• _Aim of the task_
Reproduce the lines of every record, swapping "furthest" for "farthest" and leaving everything else unchanged. Leave the pictures out.

— START OF Record set —

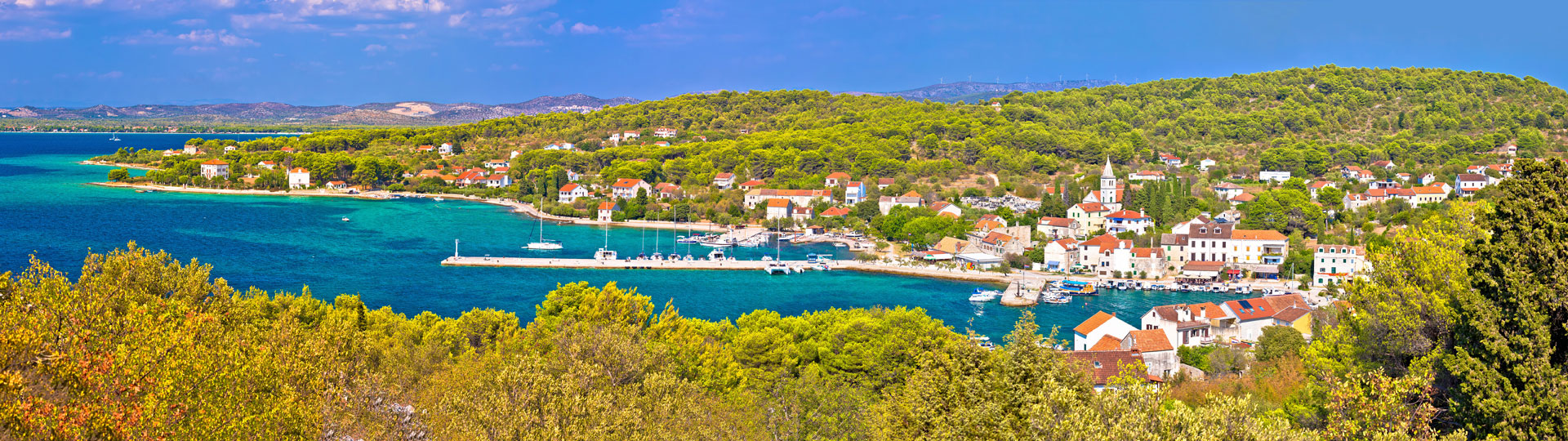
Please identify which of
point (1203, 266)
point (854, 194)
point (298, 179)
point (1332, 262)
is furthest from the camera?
point (298, 179)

— END OF Record set —

• _Reply to the task_
Please identify which of
point (1203, 266)
point (854, 194)
point (298, 179)
point (1332, 262)
is farthest from the camera?
point (298, 179)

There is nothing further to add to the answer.